(Collection entries)
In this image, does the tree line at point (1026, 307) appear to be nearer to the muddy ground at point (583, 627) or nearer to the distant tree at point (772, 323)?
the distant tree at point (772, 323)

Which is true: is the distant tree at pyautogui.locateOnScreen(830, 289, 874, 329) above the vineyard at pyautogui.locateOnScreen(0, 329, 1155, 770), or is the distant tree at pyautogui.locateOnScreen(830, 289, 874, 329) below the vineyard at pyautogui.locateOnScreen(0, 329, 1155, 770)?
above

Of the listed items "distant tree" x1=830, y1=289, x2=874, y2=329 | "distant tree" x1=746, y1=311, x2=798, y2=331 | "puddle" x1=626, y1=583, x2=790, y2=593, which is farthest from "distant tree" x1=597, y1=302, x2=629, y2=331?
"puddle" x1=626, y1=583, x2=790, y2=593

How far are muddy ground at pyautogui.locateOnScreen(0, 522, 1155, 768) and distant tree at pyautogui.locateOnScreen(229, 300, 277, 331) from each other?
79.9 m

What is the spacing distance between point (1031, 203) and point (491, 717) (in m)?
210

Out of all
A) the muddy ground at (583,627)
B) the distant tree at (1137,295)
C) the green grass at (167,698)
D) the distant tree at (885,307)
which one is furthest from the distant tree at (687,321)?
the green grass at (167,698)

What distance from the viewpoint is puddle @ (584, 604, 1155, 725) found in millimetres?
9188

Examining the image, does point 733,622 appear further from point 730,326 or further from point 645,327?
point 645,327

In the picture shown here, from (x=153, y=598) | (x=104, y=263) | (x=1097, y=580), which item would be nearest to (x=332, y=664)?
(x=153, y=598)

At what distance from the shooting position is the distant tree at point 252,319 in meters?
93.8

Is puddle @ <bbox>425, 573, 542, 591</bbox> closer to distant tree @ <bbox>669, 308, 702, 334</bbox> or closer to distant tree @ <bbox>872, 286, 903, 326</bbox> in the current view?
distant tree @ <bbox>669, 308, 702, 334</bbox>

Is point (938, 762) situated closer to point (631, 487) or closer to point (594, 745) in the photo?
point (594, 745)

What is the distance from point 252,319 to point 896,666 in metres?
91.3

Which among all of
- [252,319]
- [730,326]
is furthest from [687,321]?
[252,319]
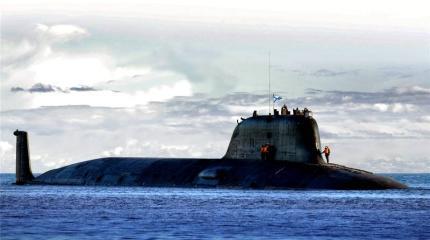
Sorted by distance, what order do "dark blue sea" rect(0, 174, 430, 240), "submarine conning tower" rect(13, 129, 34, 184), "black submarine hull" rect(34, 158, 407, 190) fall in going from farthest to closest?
"submarine conning tower" rect(13, 129, 34, 184)
"black submarine hull" rect(34, 158, 407, 190)
"dark blue sea" rect(0, 174, 430, 240)

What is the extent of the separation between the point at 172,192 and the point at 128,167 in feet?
39.3

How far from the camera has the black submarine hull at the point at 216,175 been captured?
58.1 m

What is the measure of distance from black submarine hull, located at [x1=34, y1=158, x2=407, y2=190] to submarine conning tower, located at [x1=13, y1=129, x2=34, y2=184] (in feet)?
2.43

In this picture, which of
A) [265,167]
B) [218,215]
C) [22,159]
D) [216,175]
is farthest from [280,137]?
[22,159]

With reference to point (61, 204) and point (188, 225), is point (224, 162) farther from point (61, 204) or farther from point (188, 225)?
point (188, 225)

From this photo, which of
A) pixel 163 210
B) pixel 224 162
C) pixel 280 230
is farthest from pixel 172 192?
pixel 280 230

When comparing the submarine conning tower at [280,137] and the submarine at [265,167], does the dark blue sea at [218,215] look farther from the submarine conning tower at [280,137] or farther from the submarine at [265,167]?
the submarine conning tower at [280,137]

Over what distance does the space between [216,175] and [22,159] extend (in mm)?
18774

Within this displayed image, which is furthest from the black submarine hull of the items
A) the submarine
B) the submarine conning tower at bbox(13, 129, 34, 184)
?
the submarine conning tower at bbox(13, 129, 34, 184)

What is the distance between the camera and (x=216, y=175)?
6244 centimetres

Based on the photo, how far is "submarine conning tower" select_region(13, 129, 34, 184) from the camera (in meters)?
72.6

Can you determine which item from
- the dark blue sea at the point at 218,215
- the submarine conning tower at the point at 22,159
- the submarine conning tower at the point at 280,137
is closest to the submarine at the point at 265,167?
the submarine conning tower at the point at 280,137

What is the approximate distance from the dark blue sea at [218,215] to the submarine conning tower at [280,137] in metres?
4.19

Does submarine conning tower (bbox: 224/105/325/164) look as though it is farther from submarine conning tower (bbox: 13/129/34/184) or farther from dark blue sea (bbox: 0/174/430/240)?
submarine conning tower (bbox: 13/129/34/184)
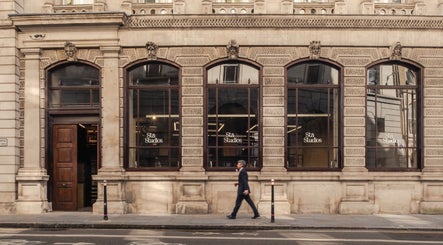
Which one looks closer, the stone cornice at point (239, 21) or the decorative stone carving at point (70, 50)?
the stone cornice at point (239, 21)

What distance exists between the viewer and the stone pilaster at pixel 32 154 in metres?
18.4

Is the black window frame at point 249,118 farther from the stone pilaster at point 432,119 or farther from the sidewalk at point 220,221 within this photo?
the stone pilaster at point 432,119

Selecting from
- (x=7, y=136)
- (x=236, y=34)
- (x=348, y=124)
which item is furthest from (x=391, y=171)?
(x=7, y=136)

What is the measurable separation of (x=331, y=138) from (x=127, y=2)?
819cm

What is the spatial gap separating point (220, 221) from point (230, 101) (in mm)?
4482

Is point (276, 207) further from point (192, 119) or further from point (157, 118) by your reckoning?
point (157, 118)

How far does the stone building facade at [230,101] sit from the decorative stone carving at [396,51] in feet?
0.16

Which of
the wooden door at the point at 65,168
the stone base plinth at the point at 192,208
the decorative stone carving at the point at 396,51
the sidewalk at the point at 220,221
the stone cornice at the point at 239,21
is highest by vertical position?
the stone cornice at the point at 239,21

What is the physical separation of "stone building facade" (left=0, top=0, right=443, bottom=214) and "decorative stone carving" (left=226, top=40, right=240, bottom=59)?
0.11 ft

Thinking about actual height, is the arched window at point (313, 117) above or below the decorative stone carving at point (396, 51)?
below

■ **DESCRIPTION OF THE TASK**
Update all the entries by swapping each "vineyard" for "orchard" and keeping everything else the same. Leave the pictures out of your answer.

■ **COMPLETE OUTPUT**
In this image, does the tree line at point (1026, 307) appear to be nearer to the muddy ground at point (583, 627) or nearer to the distant tree at point (772, 323)?
the distant tree at point (772, 323)

Which is true: is the distant tree at pyautogui.locateOnScreen(830, 289, 874, 329) above the orchard at pyautogui.locateOnScreen(0, 329, 1155, 770), or is the distant tree at pyautogui.locateOnScreen(830, 289, 874, 329) below the orchard at pyautogui.locateOnScreen(0, 329, 1155, 770)?
above

Of the listed items "distant tree" x1=830, y1=289, x2=874, y2=329 | "distant tree" x1=746, y1=311, x2=798, y2=331 | "puddle" x1=626, y1=583, x2=790, y2=593, which is farthest from "distant tree" x1=597, y1=302, x2=629, y2=331?
"puddle" x1=626, y1=583, x2=790, y2=593

How far are muddy ground at pyautogui.locateOnScreen(0, 522, 1155, 768) and distant tree at pyautogui.locateOnScreen(229, 300, 277, 331) from each other?
79.9 m

What is the spacing distance between point (1031, 203) and point (491, 717) (in m)?
210

Out of all
A) the muddy ground at (583,627)
B) the distant tree at (1137,295)
C) the green grass at (167,698)
D) the distant tree at (885,307)
which one is furthest from the distant tree at (687,321)?
the green grass at (167,698)

What distance from the viewpoint is puddle @ (584, 604, 1155, 725) found in millimetres?
9188

Examining the image, does point 733,622 appear further from point 730,326 or further from point 645,327?
point 645,327

In the picture shown here, from (x=153, y=598) | (x=104, y=263) | (x=1097, y=580), which item would be nearest to (x=332, y=664)?
(x=153, y=598)

At what distance from the shooting position is the distant tree at point 252,319 in meters?
93.8

Is puddle @ <bbox>425, 573, 542, 591</bbox> closer to distant tree @ <bbox>669, 308, 702, 334</bbox> or closer to distant tree @ <bbox>872, 286, 903, 326</bbox> in the current view?
distant tree @ <bbox>669, 308, 702, 334</bbox>

Is point (938, 762) situated closer to point (631, 487) or closer to point (594, 745) in the photo?
point (594, 745)

What is the distance from point 252,319 to point 896,666 in metres?
91.3

Which among all of
- [252,319]
- [730,326]
is furthest from [687,321]?
[252,319]
Sorted by distance, what order do "dark blue sea" rect(0, 174, 430, 240), "submarine conning tower" rect(13, 129, 34, 184), "black submarine hull" rect(34, 158, 407, 190) fall in going from farthest to closest?
"submarine conning tower" rect(13, 129, 34, 184)
"black submarine hull" rect(34, 158, 407, 190)
"dark blue sea" rect(0, 174, 430, 240)

What is the extent of the separation between the point at 172,192 and the point at 128,167 in feet?
39.3

How far from the camera has the black submarine hull at the point at 216,175 been captured?
58.1 m

What is the measure of distance from black submarine hull, located at [x1=34, y1=158, x2=407, y2=190] to submarine conning tower, located at [x1=13, y1=129, x2=34, y2=184] (in feet)?
2.43

In this picture, which of
A) [265,167]
B) [218,215]
C) [22,159]
D) [216,175]
is farthest from [280,137]?
[22,159]

With reference to point (61, 204) and point (188, 225), is point (224, 162) farther from point (61, 204) or farther from point (188, 225)?
point (188, 225)

From this photo, which of
A) pixel 163 210
B) pixel 224 162
C) pixel 280 230
is farthest from pixel 172 192?
pixel 280 230

When comparing the submarine conning tower at [280,137] and the submarine at [265,167], does the dark blue sea at [218,215] look farther from the submarine conning tower at [280,137] or farther from the submarine at [265,167]?
the submarine conning tower at [280,137]

Over what distance does the space between [216,175] and [22,159] extend (in mm)?
18774

Within this displayed image, which is furthest from the black submarine hull of the items
A) the submarine
B) the submarine conning tower at bbox(13, 129, 34, 184)
?
the submarine conning tower at bbox(13, 129, 34, 184)

What is the distance between the camera and (x=216, y=175)?
6244 centimetres

Based on the photo, how far is "submarine conning tower" select_region(13, 129, 34, 184) from the camera (in meters)?
72.6

Can you determine which item from
- the dark blue sea at the point at 218,215
- the submarine conning tower at the point at 22,159
- the submarine conning tower at the point at 280,137
is closest to the submarine at the point at 265,167?
the submarine conning tower at the point at 280,137

What is the approximate distance from the dark blue sea at [218,215] to the submarine conning tower at [280,137] in metres?
4.19

Does submarine conning tower (bbox: 224/105/325/164) look as though it is farther from submarine conning tower (bbox: 13/129/34/184) or farther from dark blue sea (bbox: 0/174/430/240)?
submarine conning tower (bbox: 13/129/34/184)
Which one looks closer, the stone cornice at point (239, 21) or the decorative stone carving at point (70, 50)?
the stone cornice at point (239, 21)

What distance exists between the viewer and the stone pilaster at pixel 32 154 in metres?
18.4

Is the black window frame at point 249,118 farther from the stone pilaster at point 432,119 or farther from the sidewalk at point 220,221 within this photo?
the stone pilaster at point 432,119

Selecting from
- (x=7, y=136)
- (x=236, y=34)
- (x=348, y=124)
which item is furthest from (x=391, y=171)?
(x=7, y=136)

What is the measurable separation of (x=331, y=138) from (x=127, y=2)?
819cm

What is the spatial gap separating point (220, 221) from point (230, 101) (in mm)?
4482

Is point (276, 207) further from point (192, 119) or further from point (157, 118) by your reckoning?
point (157, 118)

How far does the stone building facade at [230,101] sit from the decorative stone carving at [396,51] in feet?
0.16

Which of
the wooden door at the point at 65,168
the stone base plinth at the point at 192,208
the decorative stone carving at the point at 396,51
the sidewalk at the point at 220,221
the stone cornice at the point at 239,21
is highest by vertical position?
the stone cornice at the point at 239,21

What is the physical separation of "stone building facade" (left=0, top=0, right=443, bottom=214) and "decorative stone carving" (left=226, top=40, right=240, bottom=59)?
0.11 ft

Thinking about actual height, is the arched window at point (313, 117) above or below the decorative stone carving at point (396, 51)?
below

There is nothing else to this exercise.